Necroscope 9: WERWOLFSJAGD (German Edition)
schließlich die Stimme des Unbekannten, nun jedoch gelassen und ohne vor Verzweiflung zu beben. Anscheinend akzeptierte er die Wahrheit. Verzeih mir meine Zweifel und das Gejammer, Harry, und meinen Mangel an Überzeugung. Ah, aber einem Prediger fällt es nun einmal schwer, sich eine Standpauke halten zu lassen. Für einen Mann des Glaubens ist es nicht leicht, wenn er feststellen muss, dass er seinen Glauben verloren hat! Noch dazu, wenn ihn ein so junger Mann wie du darauf stößt! Und doch bist du so ... überzeugend! Du hast es vollkommen richtig dargelegt! Vielleicht hättest du der Geistliche werden sollen. Oder womöglich würdest du eher einen guten Philosophen abgeben. Hast du Philosophie studiert, Harry?
Ein bisschen, entgegnete der Necroscope, was ja auch zumindest teilweise der Wahrheit entsprach. Oder vielmehr, ich habe hin und wieder ein paar Wortspiele gespielt, und zwar mit ausgesprochenen Experten. Ich verstehe zu argumentieren, falls Sie das damit meinen. Näher wollte er nicht darauf eingehen. Was der Tote ihm gesagt hatte, erklärte hingegen eine Menge.

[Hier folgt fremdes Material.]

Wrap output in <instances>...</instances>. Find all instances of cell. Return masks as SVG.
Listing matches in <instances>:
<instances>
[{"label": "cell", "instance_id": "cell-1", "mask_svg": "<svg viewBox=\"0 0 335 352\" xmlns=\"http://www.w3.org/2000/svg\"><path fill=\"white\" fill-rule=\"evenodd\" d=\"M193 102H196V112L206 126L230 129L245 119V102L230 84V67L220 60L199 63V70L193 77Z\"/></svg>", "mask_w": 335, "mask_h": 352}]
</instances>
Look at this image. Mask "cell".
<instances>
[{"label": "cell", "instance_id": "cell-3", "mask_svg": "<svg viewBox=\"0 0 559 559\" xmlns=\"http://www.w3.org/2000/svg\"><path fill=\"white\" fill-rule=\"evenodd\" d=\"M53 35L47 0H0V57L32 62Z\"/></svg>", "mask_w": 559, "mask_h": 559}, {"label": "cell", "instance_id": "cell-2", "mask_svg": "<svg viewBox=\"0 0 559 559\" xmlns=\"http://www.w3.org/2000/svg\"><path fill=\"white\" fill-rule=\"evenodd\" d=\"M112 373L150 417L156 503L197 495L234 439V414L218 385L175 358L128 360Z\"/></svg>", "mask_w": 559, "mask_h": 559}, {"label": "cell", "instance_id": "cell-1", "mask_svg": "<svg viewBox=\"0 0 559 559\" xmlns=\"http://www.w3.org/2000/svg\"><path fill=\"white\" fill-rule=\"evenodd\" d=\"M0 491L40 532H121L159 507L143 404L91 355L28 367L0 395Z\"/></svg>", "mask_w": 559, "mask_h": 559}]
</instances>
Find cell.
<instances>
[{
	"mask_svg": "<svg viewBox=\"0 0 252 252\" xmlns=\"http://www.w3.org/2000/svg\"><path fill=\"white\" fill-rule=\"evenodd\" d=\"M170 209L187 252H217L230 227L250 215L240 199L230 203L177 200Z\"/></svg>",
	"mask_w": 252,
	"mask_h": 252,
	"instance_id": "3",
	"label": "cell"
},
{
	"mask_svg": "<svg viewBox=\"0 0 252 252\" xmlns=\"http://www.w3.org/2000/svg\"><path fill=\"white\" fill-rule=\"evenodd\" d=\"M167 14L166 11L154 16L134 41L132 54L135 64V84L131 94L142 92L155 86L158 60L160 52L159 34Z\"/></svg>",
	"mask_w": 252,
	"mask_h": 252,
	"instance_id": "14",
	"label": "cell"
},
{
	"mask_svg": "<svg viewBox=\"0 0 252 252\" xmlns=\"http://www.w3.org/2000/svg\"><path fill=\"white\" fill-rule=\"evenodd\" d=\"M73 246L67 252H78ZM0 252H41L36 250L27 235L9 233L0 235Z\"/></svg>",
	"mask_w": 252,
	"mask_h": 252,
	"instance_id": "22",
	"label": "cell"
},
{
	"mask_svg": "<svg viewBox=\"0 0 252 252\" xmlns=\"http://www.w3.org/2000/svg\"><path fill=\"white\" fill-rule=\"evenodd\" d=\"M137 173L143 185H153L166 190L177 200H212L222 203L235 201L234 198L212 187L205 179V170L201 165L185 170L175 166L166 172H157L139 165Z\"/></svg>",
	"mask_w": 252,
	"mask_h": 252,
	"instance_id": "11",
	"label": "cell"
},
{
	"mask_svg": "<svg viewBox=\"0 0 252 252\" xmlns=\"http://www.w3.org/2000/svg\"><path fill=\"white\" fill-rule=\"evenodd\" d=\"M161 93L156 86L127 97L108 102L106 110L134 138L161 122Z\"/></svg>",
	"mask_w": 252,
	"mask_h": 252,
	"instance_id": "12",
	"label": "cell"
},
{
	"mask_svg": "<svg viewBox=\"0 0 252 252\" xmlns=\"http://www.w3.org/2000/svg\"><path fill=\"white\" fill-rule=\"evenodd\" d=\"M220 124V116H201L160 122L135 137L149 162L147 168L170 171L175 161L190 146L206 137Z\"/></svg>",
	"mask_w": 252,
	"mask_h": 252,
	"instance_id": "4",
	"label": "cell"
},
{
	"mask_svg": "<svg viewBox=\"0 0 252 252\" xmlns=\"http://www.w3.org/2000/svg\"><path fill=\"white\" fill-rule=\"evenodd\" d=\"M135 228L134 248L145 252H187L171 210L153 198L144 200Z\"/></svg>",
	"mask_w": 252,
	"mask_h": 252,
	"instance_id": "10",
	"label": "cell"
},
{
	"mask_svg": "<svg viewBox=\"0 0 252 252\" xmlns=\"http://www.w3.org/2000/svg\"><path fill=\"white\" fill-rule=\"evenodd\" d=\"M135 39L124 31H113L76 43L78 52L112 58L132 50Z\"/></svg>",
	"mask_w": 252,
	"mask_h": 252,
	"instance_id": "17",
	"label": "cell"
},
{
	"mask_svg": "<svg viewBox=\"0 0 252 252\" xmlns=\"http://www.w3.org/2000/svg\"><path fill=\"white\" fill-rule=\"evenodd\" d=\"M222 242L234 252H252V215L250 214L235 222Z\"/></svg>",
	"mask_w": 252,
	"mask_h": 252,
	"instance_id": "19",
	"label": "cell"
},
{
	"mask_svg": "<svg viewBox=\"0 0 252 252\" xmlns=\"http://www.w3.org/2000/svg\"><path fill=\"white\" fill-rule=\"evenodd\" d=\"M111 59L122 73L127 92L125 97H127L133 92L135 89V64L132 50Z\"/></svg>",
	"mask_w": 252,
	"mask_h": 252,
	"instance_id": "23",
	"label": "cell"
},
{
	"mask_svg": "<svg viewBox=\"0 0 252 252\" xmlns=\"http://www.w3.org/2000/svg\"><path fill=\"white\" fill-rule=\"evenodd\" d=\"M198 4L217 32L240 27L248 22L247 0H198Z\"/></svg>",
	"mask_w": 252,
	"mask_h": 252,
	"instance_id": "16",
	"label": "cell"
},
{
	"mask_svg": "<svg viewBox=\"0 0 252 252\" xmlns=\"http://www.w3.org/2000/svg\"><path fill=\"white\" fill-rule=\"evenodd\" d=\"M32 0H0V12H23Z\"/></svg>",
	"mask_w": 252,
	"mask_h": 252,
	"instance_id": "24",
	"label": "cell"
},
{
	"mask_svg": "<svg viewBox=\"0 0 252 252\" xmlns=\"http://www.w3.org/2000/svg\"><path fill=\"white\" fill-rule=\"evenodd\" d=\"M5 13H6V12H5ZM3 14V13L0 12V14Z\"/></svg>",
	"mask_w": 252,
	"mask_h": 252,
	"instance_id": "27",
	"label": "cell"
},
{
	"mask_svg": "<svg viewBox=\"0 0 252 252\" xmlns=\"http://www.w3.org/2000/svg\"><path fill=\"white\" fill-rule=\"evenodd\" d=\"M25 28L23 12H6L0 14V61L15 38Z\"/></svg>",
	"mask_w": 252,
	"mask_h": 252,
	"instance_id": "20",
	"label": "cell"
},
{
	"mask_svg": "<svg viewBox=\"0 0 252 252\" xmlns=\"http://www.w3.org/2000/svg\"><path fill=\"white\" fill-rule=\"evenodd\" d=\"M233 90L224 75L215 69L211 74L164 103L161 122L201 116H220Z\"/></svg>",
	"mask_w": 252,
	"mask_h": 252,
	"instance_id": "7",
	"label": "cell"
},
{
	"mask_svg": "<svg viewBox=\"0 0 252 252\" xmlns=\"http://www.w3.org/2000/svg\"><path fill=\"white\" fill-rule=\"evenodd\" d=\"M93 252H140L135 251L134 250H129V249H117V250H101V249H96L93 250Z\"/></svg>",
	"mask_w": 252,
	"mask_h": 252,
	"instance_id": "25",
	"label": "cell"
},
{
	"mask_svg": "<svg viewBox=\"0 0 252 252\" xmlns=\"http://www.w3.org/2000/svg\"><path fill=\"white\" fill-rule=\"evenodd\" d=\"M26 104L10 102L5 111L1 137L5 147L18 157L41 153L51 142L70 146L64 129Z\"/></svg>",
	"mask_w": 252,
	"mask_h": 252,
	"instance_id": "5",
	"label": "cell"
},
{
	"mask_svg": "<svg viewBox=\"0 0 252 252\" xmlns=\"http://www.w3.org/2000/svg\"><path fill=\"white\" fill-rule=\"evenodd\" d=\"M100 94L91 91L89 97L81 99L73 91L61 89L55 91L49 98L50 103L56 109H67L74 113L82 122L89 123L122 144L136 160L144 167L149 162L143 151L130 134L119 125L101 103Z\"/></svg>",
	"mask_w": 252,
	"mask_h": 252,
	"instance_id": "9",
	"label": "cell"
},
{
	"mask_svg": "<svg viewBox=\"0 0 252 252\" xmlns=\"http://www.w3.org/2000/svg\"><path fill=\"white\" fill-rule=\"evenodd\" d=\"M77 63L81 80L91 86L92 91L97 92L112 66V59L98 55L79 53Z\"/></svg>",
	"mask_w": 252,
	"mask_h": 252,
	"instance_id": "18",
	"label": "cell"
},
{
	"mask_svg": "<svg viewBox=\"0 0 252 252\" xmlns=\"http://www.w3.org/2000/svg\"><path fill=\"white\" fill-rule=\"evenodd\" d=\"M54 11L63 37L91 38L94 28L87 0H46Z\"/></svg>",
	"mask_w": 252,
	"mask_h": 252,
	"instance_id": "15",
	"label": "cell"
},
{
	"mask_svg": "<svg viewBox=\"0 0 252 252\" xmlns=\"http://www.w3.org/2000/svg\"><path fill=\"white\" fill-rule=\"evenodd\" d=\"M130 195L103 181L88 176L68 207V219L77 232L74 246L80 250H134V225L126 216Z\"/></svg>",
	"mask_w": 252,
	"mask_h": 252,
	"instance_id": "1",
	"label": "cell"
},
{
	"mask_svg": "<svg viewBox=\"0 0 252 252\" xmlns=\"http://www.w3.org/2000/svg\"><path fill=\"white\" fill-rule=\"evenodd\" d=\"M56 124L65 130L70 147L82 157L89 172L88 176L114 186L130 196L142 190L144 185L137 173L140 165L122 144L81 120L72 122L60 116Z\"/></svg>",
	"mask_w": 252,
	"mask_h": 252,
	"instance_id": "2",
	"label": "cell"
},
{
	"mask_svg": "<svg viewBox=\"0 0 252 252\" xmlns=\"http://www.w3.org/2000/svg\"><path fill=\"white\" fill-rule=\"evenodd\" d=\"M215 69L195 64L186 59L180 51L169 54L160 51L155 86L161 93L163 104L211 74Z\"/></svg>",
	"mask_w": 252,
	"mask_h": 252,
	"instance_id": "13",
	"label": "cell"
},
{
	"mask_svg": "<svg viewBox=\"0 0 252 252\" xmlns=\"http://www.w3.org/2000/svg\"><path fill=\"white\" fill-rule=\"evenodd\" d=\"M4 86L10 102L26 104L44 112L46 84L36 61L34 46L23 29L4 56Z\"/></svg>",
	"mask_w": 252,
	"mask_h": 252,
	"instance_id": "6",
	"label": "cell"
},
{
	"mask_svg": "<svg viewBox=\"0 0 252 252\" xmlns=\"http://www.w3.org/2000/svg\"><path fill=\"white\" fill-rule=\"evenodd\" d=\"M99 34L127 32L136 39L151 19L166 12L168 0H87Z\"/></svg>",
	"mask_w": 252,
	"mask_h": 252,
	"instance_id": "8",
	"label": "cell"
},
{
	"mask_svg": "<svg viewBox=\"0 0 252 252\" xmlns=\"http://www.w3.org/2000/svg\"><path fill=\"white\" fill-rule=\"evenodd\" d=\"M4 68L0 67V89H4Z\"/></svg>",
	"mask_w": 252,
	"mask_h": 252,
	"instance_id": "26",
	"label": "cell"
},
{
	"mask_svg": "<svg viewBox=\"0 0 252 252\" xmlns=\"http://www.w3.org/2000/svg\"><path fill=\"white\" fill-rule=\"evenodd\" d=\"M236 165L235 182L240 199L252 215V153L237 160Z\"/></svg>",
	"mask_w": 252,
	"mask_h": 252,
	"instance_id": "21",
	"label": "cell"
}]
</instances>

Sein Leben lang hatte dieser Mann von Gott und einem Leben nach dem Tod gepredigt ... und wo war er nun? Weshalb nahm Er diese Seelen nicht in Sein Reich auf? Weder der Necroscope noch der Priester wussten eine Antwort darauf; eine Tatsache jedoch blieb, dass Er sie zu sich gerufen hatte beziehungsweise dies irgendwann noch tun würde. Was das Paradies anging, hatte Harry jedoch schon immer seine Zweifel gehegt; und sie wurden umso größer, je länger die Himmelfahrt der Toten auf sich warten ließ. Wie es sich wirklich verhielt, sollte er erst noch herausfinden, allerdings viel später, in einer anderen Welt ...
Harry hätte seine Gedanken über die Seelennot des Predigers ebenso gut laut aussprechen können. Ich muss dir schon wieder recht geben, erwiderte der Tote. Im Leben war es schon schwer genug, meine Herde zu überzeugen; aber jetzt im Tod, wo die Auferstehung, auf die alle hofften, ausbleibt?
Ja, das stelle ich mir nicht leicht vor, nickte Harry. Aber Sie hören sich immer noch an wie ein Priester!
Ich denke auch noch wie einer, ganz tief im Innern! Es ist nur so, dass meine Worte jetzt so leer und sinnlos erscheinen, sogar mir selbst kommen sie manchmal so vor! Und das Schlimmste ist, ich kann ihnen noch nicht einmal einen Zeitpunkt nennen und sie auf die Stunde ihrer Erlösung vertrösten. Aber wenn ich mit jemandem wie dir rede und deine Wärme spüre, dann kehrt mein Glaube zurück! Denn wenn es tatsächlich nichts gibt außer dieser Finsternis, diesem Fegefeuer, das uns umgibt, weshalb kommst du dann zu uns, um uns an die Vergangenheit zu erinnern – wenn nicht als lebendes Zeugnis für die herrliche Zukunft, die uns erwartet? Denn Er war, Er ist und Er wird sein in alle Ewigkeit ...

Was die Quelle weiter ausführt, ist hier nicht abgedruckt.